**CONSIGNE DONNÉE 1:** Filtrez les enregistrements en gardant chaque ligne qui contient le mot « right », recopiée telle quelle. Les majuscules et les minuscules comptent.

Pour ZETRE à propos des saints :
LE CURE D'ARS
Sur le culte des Saints et des saintes Images
Mirabilis Deus in sanctis suis. Dieu est admirable dans ses saints. (Ps. LXVII, 36)
Quand le saint roi David contemplait le ciel, la terre et tout ce qu'ils renferment, il s'écriait avec des transports d'admiration : « Oh ! que Dieu est admirable dans ses oeuvres ![1] » Mais quand il considérait ce que Dieu a fait pour l'homme, le chef-d’œuvre de sa puissance, de sa sagesse et de sa miséricorde, il s'écriait : « Oh ! qu'il est bon le Dieu d'Israël[2] ! »
Oui, M.F., Dieu est si bon pour les hommes, qu'il a donné son Fils pour nous sauver, et il a retracé dans les saints, toutes les vertus que Jésus-Christ a pratiquées pendant sa vie.
Les saints sont comme autant de petits miroirs dans lesquels Jésus-Christ se contemple. Dans ses apôtres, il contemple son zèle et son amour pour le salut des âmes ; dans les martyrs, il contemple sa patience, ses souffrances et sa mort douloureuse ; dans les solitaires, il voit sa vie obscure et cachée ; dans les vierges, il admire sa pureté sans tache, et dans tous les saints sa charité sans borne ; de sorte, M.F., qu'en admirant les vertus des saints, nous ne faisons qu'admirer les vertus de Jésus-Christ, vertus dont il nous a donné lui-même l'exemple pendant sa vie mortelle. Quel bonheur pour nous, M.F., d'avoir devant les yeux des modèles, et des protecteurs en la personne des saints du ciel ! Ils sont toujours prêts à venir à notre secours quand nous les invoquons ; mais pour mériter ce bonheur, nous devons :
- 1° avoir une grande confiance en leur protection ;
- 2° respecter ce qui leur appartient, bien convaincus que l'honneur que nous leur rendons se rapporte tout à Dieu.

**DONNÉES DE LA TÂCHE:**
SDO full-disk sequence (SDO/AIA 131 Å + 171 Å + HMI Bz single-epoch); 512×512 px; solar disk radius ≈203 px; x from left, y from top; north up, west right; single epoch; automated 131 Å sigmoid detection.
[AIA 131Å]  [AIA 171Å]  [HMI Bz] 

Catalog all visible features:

* * *

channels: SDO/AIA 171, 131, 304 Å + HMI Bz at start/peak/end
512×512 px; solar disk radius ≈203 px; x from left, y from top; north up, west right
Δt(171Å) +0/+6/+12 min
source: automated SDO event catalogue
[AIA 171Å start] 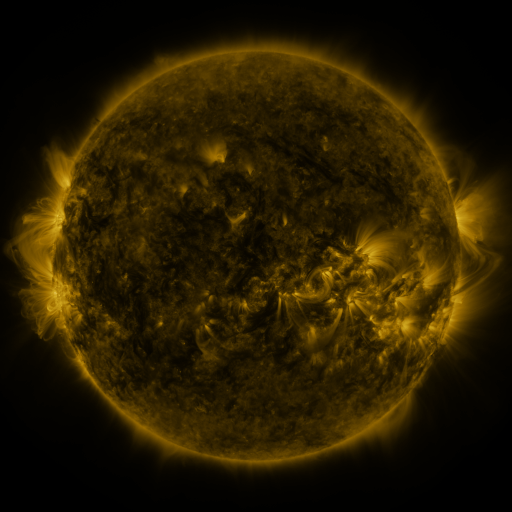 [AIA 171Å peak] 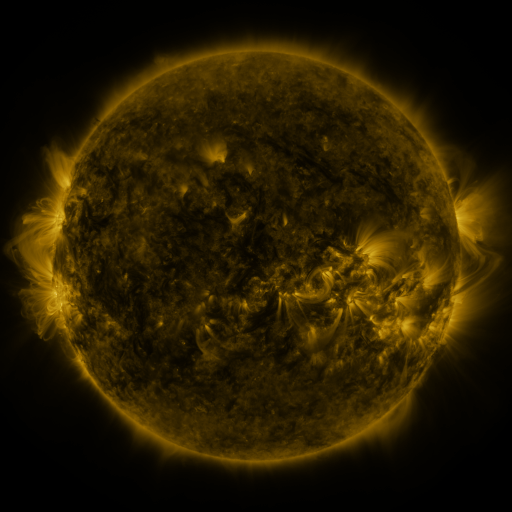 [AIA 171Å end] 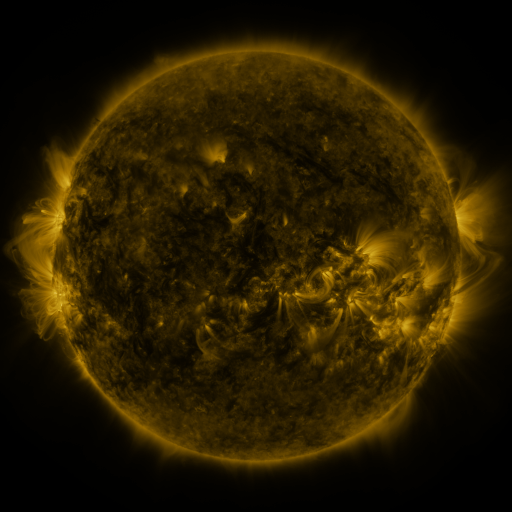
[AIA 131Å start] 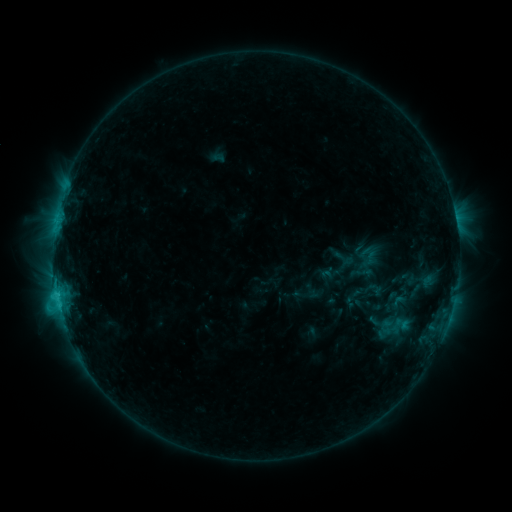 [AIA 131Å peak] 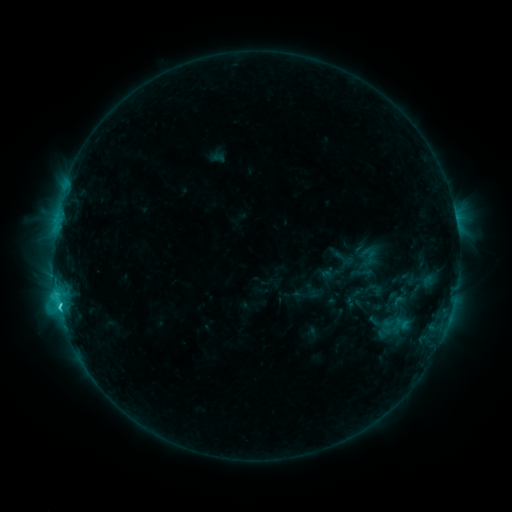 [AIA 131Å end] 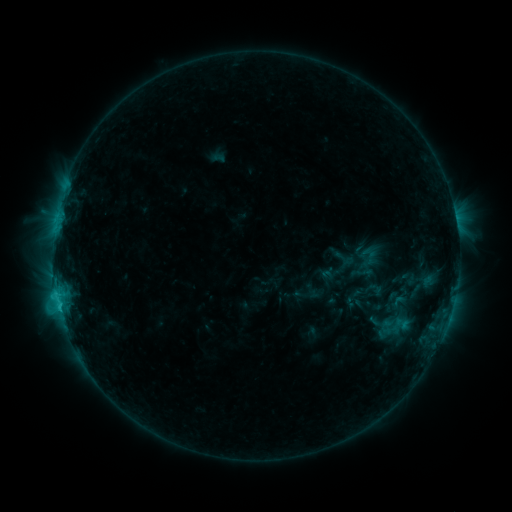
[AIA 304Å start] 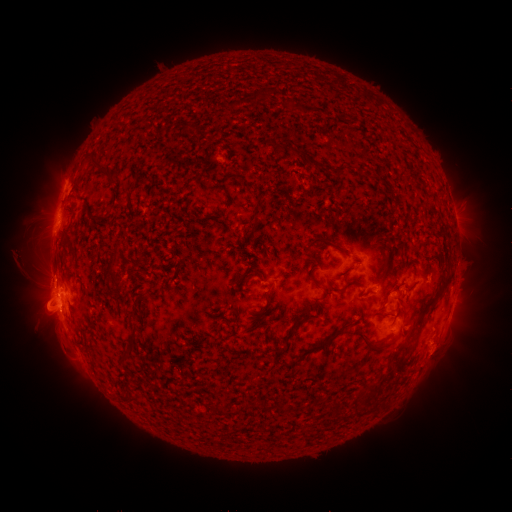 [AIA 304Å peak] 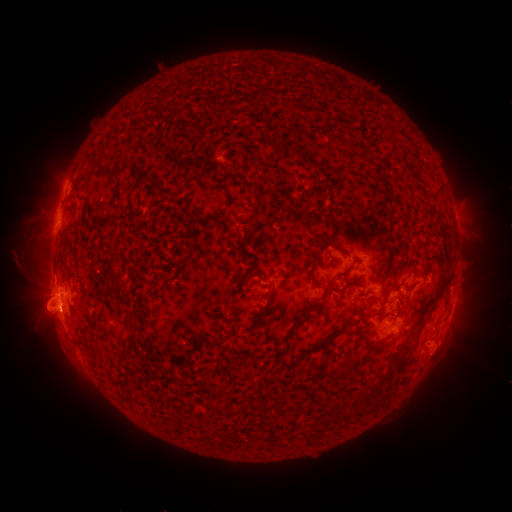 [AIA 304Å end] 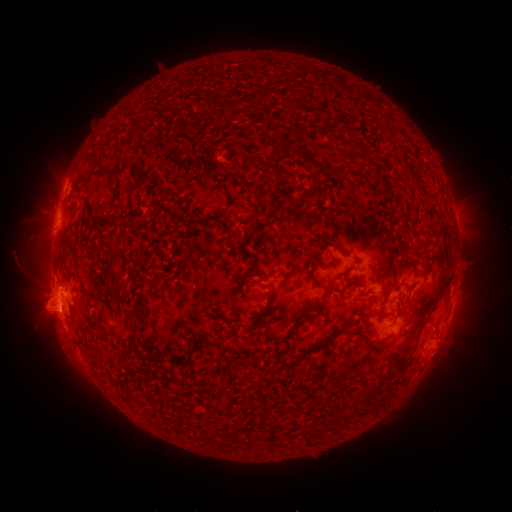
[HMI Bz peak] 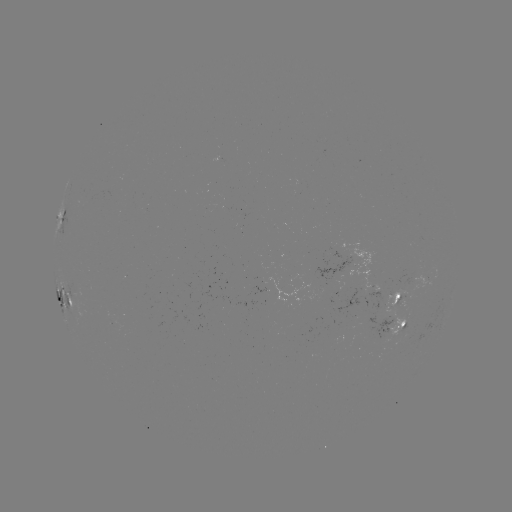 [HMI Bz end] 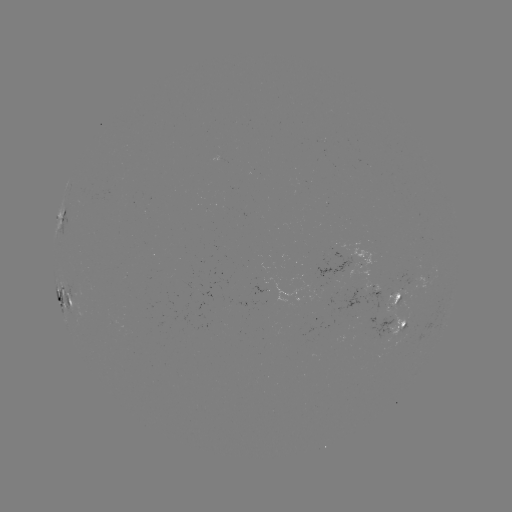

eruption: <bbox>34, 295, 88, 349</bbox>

**CONSIGNE DONNÉE 2:** Dans le sermon sur le culte des saints, à quoi les saints sont-ils comparés ?

**RÉPONSE COMPLÈTE 1:**
SDO full-disk sequence (SDO/AIA 131 Å + 171 Å + HMI Bz single-epoch); 512×512 px; solar disk radius ≈203 px; x from left, y from top; north up, west right; single epoch; automated 131 Å sigmoid detection.
512×512 px; solar disk radius ≈203 px; x from left, y from top; north up, west right

**RÉPONSE COMPLÈTE 2:** À autant de petits miroirs dans lesquels Jésus-Christ se contemple.